> [DOCUMENT SEGMENT]:
Are You In Love With Someone Who Won’t Commit?

Have you ever fallen in love with someone with commitment phobia?  Often I talk about how important it is to look for the deeper meaning in life but if someone tells you outright that they just can’t commit, I would suggest that you make sure you pay attention.  If you only want a casual and even non-exclusive relationship, then you’ve found your match, but if you’re carrying on with them in the hope that they’ll change, you’re likely to get hurt.

Spiritually, our relationships mirror our internal world.  So if you find that you are falling for someone who is a confessed commitment phobe, what could it possibly be revealing about you?  Here are some points to ponder.

1/Do you love you and think that you are worthy of love? If we feel that we don’t deserve to be loved for any reason we can allow ourselves to become involved with people who just can’t love us in the way we need.  Commitment phobes aren’t out to hurt us deliberately.  They are just being who they are.  Delve into why you don’t feel as though you deserve more.

2/Does the feeling of being in love with a commitment phobe remind you of anything?  Experiences from our past can mean that we can mistake pain, longing and all sorts of other things that aren’t love for love.  Cathy’s father left when she was just a toddler and she never saw him again.  She can still remember crying herself to sleep when he went.  As an adult, every time she meets someone who seems to be pulling away, it evokes that same feeling of loss and she thinks it must be love.

3/Does it mask your own lack of ability to commit?  Sometimes we can match up with someone with exactly the same issues as us in a way that allows us to use their stuff as a smokescreen for what we aren’t yet ready to deal with in ourselves.  If you struggle with commitment, getting involved with someone who is as jumpy as a rabbit hearing a farmer’s dog will provide you with lots of external diversions that keep you from looking inside.

4/Have you fallen into the shadow of the wounded healer?  Very common on the spiritual path, those of us with natural healing abilities and tendencies find ourselves in intimate relationships with all sorts of lost and damaged souls in the belief that this is how we answer our soul’s calling and express our gifts.  Listen carefully for you saying or thinking, ‘but I can help him/her’, or find yourself endlessly delving into what is creating their inability to commit in the hope that you’ll heal them and they’ll change and be so grateful they’ll stay with you forever.   There’s a reason why doctors or therapists aren’t supposed to date patients.  People in healthy relationships support each other, but one doesn’t make the other person their project.

> [EXPLORE THE MATERIAL]:
a. Can you copy the article on commitment phobes from "Have you ever" to "to get hurt.", swapping "get hurt" for "be disappointed"?
b. Could you extend the article on commitment phobes, picking up right after its last sentence?

> [LISTED RECORDS]:

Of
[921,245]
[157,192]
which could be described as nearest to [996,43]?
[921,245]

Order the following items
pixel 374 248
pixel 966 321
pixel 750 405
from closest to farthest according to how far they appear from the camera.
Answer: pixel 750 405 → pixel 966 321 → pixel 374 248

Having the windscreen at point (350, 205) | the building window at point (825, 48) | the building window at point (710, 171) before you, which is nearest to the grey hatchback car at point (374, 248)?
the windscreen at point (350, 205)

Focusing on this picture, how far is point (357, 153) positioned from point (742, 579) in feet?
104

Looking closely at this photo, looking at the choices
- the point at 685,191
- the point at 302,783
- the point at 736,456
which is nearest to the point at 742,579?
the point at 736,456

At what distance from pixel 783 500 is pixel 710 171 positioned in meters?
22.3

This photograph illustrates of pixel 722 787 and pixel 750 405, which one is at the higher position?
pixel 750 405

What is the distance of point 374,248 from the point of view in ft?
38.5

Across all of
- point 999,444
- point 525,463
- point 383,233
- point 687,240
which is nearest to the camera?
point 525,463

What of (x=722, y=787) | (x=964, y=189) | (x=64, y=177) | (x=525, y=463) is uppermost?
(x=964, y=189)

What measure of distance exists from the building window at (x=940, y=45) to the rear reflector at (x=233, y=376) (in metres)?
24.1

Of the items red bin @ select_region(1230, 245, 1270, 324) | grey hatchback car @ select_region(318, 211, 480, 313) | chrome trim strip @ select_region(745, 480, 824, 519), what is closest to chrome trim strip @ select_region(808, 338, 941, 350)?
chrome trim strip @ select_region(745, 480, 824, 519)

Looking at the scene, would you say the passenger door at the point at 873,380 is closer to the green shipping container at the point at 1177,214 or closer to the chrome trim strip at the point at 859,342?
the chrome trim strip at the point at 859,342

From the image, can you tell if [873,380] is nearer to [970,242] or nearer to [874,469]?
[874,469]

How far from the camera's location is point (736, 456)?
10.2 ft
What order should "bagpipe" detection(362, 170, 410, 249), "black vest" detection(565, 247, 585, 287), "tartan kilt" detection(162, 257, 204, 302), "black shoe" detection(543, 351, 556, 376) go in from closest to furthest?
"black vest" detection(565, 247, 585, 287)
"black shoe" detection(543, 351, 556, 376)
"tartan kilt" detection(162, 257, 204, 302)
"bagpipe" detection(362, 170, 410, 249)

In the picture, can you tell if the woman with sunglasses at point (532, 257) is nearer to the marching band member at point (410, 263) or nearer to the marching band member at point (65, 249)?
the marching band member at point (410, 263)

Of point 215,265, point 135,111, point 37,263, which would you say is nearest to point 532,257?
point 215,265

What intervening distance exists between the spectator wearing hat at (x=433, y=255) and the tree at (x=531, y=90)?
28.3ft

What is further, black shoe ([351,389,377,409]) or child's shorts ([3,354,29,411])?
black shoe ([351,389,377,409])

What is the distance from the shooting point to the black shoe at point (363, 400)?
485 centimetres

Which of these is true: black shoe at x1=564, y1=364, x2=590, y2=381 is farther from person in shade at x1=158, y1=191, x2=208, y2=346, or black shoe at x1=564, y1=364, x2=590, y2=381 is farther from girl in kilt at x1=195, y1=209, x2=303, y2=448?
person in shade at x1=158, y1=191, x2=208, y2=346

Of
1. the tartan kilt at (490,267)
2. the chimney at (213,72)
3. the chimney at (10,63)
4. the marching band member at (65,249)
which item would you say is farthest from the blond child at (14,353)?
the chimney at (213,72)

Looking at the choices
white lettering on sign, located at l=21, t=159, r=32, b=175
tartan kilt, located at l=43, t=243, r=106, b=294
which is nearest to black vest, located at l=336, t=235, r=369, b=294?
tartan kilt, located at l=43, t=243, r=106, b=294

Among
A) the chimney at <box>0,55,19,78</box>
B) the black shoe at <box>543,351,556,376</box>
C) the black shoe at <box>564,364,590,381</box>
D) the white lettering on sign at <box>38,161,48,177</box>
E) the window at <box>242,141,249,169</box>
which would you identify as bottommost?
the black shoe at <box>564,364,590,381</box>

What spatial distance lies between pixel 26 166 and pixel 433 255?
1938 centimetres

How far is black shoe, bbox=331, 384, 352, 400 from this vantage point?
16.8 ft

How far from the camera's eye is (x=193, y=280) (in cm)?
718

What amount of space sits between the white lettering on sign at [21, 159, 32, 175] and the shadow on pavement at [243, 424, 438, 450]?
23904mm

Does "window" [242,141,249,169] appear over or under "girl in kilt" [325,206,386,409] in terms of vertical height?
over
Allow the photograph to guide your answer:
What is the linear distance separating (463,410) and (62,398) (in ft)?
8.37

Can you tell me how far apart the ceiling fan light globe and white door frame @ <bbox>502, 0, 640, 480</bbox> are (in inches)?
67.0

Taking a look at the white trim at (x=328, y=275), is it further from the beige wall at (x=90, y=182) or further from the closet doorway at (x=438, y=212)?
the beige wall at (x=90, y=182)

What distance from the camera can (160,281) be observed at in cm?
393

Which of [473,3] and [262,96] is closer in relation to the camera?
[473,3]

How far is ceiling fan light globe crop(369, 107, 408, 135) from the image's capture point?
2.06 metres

...

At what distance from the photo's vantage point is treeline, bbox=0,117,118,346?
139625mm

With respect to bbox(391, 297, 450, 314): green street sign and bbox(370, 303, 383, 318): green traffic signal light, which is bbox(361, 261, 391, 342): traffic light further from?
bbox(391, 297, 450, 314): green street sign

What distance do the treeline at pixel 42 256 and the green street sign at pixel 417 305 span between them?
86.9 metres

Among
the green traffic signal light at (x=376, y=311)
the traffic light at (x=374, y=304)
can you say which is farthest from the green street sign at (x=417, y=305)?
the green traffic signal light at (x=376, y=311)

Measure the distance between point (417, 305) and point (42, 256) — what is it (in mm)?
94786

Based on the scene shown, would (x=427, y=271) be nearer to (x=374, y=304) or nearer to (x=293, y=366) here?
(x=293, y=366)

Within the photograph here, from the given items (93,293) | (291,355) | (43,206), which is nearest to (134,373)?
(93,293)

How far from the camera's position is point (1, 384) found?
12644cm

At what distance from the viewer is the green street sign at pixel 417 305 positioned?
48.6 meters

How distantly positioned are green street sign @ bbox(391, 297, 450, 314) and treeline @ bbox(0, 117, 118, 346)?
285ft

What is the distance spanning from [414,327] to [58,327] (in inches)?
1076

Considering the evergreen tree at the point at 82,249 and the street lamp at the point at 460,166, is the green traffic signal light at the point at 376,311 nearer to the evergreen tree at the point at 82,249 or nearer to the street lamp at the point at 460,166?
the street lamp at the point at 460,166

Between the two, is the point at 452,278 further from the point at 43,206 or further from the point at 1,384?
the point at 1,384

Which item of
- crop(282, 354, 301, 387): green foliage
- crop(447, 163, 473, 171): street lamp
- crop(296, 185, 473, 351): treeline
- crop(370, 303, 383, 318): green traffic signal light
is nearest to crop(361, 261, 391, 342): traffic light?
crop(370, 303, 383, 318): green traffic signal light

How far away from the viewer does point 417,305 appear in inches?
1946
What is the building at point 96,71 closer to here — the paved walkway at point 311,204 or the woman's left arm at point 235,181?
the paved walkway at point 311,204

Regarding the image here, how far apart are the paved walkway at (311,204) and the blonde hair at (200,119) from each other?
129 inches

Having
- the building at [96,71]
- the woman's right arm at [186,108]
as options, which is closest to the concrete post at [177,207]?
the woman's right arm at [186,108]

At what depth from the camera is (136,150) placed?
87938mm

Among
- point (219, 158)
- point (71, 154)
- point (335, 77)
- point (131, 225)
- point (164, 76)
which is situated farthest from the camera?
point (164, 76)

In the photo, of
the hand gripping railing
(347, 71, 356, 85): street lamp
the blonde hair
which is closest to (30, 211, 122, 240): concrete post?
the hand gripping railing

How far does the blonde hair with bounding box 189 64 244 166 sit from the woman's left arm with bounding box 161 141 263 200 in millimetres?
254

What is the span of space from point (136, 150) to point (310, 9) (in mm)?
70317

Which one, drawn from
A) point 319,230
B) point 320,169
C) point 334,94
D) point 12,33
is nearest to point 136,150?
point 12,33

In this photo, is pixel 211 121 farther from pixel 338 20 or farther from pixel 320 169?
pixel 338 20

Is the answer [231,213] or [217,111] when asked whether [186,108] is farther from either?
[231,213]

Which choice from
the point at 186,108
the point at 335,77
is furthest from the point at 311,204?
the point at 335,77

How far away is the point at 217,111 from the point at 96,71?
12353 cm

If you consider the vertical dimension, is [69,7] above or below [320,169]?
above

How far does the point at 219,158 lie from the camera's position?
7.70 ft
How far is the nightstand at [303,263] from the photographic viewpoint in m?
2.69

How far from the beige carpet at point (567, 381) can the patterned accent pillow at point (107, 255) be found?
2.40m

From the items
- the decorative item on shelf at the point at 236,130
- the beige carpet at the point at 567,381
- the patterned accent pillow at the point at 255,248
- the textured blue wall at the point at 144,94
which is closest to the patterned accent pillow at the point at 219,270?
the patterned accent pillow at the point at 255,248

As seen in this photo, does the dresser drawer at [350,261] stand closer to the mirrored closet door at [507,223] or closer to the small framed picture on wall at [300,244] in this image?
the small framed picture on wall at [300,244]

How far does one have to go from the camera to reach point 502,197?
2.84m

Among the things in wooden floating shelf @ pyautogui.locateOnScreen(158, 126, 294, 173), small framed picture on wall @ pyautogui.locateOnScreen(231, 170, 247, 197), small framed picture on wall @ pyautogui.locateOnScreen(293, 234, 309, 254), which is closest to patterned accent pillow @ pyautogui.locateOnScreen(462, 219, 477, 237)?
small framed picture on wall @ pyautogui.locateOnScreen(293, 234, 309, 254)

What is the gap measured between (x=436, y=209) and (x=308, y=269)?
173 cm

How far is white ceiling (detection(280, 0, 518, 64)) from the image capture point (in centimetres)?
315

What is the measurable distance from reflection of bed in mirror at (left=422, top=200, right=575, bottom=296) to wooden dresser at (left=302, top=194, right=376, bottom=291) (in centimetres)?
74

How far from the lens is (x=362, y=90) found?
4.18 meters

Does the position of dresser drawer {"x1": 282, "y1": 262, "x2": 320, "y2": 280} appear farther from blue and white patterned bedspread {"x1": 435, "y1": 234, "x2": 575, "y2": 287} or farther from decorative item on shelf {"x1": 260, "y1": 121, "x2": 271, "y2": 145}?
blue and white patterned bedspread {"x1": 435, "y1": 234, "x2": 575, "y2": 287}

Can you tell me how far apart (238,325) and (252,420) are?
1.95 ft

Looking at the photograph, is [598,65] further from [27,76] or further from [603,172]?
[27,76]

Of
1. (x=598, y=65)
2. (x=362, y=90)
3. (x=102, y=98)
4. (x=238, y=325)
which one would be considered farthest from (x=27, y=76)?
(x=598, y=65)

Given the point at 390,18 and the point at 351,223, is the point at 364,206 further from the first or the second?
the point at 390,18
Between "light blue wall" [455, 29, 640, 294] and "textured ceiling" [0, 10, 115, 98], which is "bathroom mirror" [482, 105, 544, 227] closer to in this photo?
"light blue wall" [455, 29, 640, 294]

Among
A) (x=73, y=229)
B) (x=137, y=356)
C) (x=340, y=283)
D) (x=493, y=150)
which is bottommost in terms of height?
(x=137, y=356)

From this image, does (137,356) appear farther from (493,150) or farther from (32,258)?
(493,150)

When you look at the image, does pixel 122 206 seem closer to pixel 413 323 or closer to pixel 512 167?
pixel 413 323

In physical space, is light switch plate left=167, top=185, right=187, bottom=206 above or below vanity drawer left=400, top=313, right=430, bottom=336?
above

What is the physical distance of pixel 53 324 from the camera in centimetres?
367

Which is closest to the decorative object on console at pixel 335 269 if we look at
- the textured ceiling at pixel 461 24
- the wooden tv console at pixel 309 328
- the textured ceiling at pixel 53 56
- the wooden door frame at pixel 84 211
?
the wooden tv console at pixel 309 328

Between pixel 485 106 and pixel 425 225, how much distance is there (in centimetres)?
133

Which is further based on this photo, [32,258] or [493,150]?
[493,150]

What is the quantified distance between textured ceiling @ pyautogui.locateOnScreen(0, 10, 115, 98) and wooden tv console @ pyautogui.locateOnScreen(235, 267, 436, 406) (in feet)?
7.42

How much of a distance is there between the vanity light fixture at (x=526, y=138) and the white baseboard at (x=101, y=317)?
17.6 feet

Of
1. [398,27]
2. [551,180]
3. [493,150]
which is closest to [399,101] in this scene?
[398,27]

> [TASK RESULTS]:
a.
Have you ever fallen in love with someone with commitment phobia?  Often I talk about how important it is to look for the deeper meaning in life but if someone tells you outright that they just can’t commit, I would suggest that you make sure you pay attention.  If you only want a casual and even non-exclusive relationship, then you’ve found your match, but if you’re carrying on with them in the hope that they’ll change, you’re likely to be disappointed.

b.
5/Have you got unconditional love confused with being walked over?  Again, this is very common on the spiritual path.  They say, I like you and I also need to see other people, and we say, that’s fine, I love you unconditionally.  And then we go home and eat a box of chocolates and cry ourselves to sleep.  Everyone has their own unique moral compass and these days we have a great deal more freedom in defining and the relationships that are right for us, be they monogamous, polygamous or polyamory, but we do have to be true to what is right for us.  It’s not being true, authentic or honest to say that something is okay when it devastates us.  You can love someone unconditionally from a distance.

People can and do change.  The paradox is, people are most likely to change when we don’t need them to.   Some commitment phobes stay like that forever.  These are the Peter Pans, Puer Aeternus or Puella Aeterna  of the cosmos; men and women who are emotional children, unable to grow up.  We love them because they do carry the magic of enchantment with them.  But if we get too close, too involved, we can be terribly hurt.  Loving them unconditionally, from whatever emotional distance that is safe for us, means that we can appreciate the radiance that they do bring to the world without being burned by it.

Loads of love,

Michele x

One thought on “Are You In Love With Someone Who Won’t Commit?

  1. Wow Michele, thank you so much for this article… I’ve been searching for answers, praying to God so much for guidance, and I kept running into a lot of stuff that didn’t seem to resonate. Finally this article has given me some insight, a lot to think about, to process, to learn about myself, and my uncommitted loved one. This is a wonderful article, and I will use it as a guidance to be able and move on.